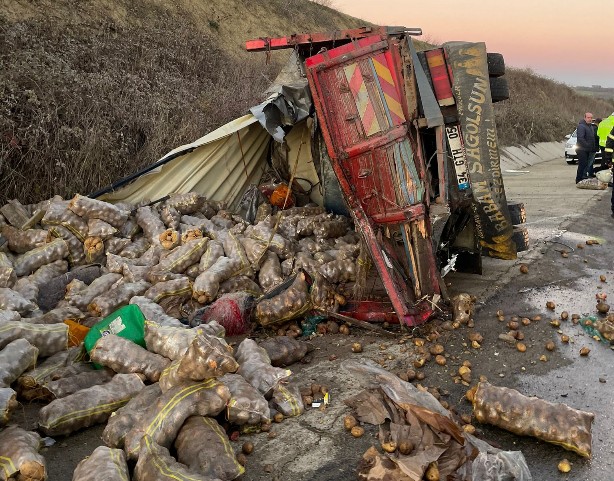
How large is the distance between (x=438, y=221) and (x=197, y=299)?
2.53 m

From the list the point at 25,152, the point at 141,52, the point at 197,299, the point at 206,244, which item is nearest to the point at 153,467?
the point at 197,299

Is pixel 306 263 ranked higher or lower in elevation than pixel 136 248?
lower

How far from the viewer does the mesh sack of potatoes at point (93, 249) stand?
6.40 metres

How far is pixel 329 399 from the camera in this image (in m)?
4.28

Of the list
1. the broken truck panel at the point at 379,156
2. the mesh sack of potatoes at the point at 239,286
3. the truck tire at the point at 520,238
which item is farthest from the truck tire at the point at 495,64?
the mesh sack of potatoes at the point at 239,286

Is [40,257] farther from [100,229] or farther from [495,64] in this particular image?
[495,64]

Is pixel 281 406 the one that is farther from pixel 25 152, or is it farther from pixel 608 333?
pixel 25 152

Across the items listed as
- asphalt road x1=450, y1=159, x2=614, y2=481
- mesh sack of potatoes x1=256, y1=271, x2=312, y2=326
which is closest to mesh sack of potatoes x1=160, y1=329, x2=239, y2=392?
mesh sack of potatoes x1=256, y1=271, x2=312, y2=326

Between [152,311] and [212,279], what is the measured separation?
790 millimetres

#####

Task directions - Pull every line of the data above and reproduce it word for word, leaving out the picture.

Answer in full -
How large is the distance between (x=438, y=221) and (x=197, y=299)?
2.53 m

From the list the point at 25,152, the point at 141,52, the point at 197,299, the point at 206,244, which item is nearest to the point at 153,467?
the point at 197,299

Is pixel 306 263 ranked higher or lower in elevation than pixel 136 248?
lower

How far from the viewer does the mesh sack of potatoes at point (93, 249) stand?
6.40 metres

How far is pixel 329 399 from the camera in this image (in m)?
4.28

Of the list
1. the broken truck panel at the point at 379,156
2. the mesh sack of potatoes at the point at 239,286
3. the truck tire at the point at 520,238
which item is farthest from the truck tire at the point at 495,64?
the mesh sack of potatoes at the point at 239,286

Is [40,257] farther from [100,229] or farther from [495,64] in this particular image?
[495,64]

Is pixel 281 406 the one that is farther from pixel 25 152, or is it farther from pixel 608 333?
pixel 25 152

Across the items listed as
- asphalt road x1=450, y1=159, x2=614, y2=481
- mesh sack of potatoes x1=256, y1=271, x2=312, y2=326
which is closest to mesh sack of potatoes x1=160, y1=329, x2=239, y2=392?
mesh sack of potatoes x1=256, y1=271, x2=312, y2=326

Between [152,311] and [212,279], what is the measured separation?
790 millimetres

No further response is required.